Autologin
This plugin is customizable and offers you multiple methods to login to your website, based on multiple scenarios.
In order to login, users have to send JWT. The plugin validates the JWT, and if everything is OK, it can extract the WordPress email address or user ID.
Endpoint
METHOD: GET
ENDPOINT: /simple-jwt-login/v1/autologin
URL Example: https://{{yoursite}}/?rest_route=/simple-jwt-login/v1/autologin&JWT={{JWT}}&AUTH_KEY={{AUTH_KEY_VALUE}}
| Parameter | Type | Description |
|---|---|---|
| JWT | required string | Your JWT |
| AUTH_CODE | optional string | Auth Code from the "Auth codes" section. Required only if "Autologin require Auth code" is enabled. |
| redirectURL | optional string | If provided, you will be redirected to this URL after successfully logged in. |
Parameters can be sent as query params.
Request
https://{{yoursite}}a/?rest_route=/simple-jwt-login/v1/autologin&JWT={{JWT}}&AUTH_KEY={{AUTH_KEY_VALUE}}
Responses
200
You will be redirected to the specified URL in the plugin settings
400
{
"success": false,
"error" : "Error message"
}
Examples
SHELL
curl 'https://simplejwtlogin.com/?rest_route=/simple-jwt-login/v1/autologin&JWT=mysecretjwt&AUTH_KEY=mysecretauthcode'
PHP
Using the simple-jwt-login PHP Client:
$simpleJWT = new \SimpleJwtLoginClient\SimpleJwtLoginClient('https://simplejwtlogin.com', '/simple-jwt-login-v1');
$url = $simpleJWT->login('Your JWT');
header('Location: ' . $url);
JavaScript
var JWT='myJWT';
var AUTH_CODE='MY_SECRET_AUTH_CODE';
window.location.href="https://simplejwt-login.com?rest_route=/simple-jwt-login/v1/autologin?JWT="+JWT+'&AUTH_CODE='+AUTH_CODE;
Screenshot
Features
JWT request
Here are the methods how you can send the JWT in order to auto-login:
- URL
- Header
- Cookie
- Session
If the JWT is present in multiple places ( like URL and Header), the JWT will be overwritten.

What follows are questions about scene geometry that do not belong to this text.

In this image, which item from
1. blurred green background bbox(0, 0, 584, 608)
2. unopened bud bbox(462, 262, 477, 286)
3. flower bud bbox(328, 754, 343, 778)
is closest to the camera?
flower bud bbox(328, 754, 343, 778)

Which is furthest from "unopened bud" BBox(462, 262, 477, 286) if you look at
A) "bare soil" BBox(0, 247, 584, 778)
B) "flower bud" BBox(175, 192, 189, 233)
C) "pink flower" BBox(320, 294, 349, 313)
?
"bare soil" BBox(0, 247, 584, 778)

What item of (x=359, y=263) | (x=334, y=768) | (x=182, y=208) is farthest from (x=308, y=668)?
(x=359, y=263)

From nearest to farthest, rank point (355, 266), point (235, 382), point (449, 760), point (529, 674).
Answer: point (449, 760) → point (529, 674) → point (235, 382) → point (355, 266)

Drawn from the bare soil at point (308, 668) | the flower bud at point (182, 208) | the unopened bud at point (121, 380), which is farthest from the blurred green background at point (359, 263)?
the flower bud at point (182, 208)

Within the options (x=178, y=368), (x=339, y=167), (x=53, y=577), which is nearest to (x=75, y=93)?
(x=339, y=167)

This plugin supports multiple JWT Decryption algorithms, like HS256, HS512, HS384, RS256, RS384, and RS512.
Redirect
After the user is logged in you can automatically redirect the user to a page like:
- Dashboard
- Homepage
- or any other custom Page ( this is mainly used for redirecting users to a landing page)
You can attach to your redirect a URL parameter redirectUrl that will be used for redirect instead of the defined ones.
In order to use this, you have to enable it by checking the option Allow redirect to a specific URL.
Redirect Variables
Also, redirect after login offers some variables that you can use in the customURL and redirectUrl.
Here are the variables which you can use in your URL:
{{site_url}}: Site URL{{user_id}}: Logged in user ID{{user_email}}: Logged in user email{{user_login}}: Logged in username{{user_first_name}}: User first name{{user_last_name}}: User last name{{user_nicename}}: User nice name
You can generate dynamic URLs with these variables, and, before the redirect, the specific value will be replaced.
Here is an example:
http://yourdomain.com?param1={{user_id}}¶m2={{user_login}}
Redirect on failed Login
If you don't want to display your users a JSON response, in case the autologin is failing, you can use this feature. You just need to add a redirect URL in this section, and in case the JWT is invalid, or it is expired, the user will be redirected to this page.
Also, on this page, you can use the simple-jwt-login:request shortcode in order to display the error message that the plugin is returning.
Here is an example on how you can use the shortcode:
[simple-jwt-login:request key="error_message"]
The key parameter from the shortcode represents the QUERY parameter that will be displayed in the page.
If you have multiple parameters in your QUERY params, you can use multiple shortcodes and display the values in your page.
Other features
Also, this plugin allows you to limit the auto-login based on the client IP address.
If you are concerned about security, you can limit the auto-login only from specific IP addresses.
FAQ
How to set up?
Users can specify the exact key of the JWT payload where this information can be found.
For example, if your payload looks like this:
{
"sub": "1234567890",
"name": "John Doe",
"UserID": 123456
}
You will have to set the property "JWT Parameter Key" to UserID.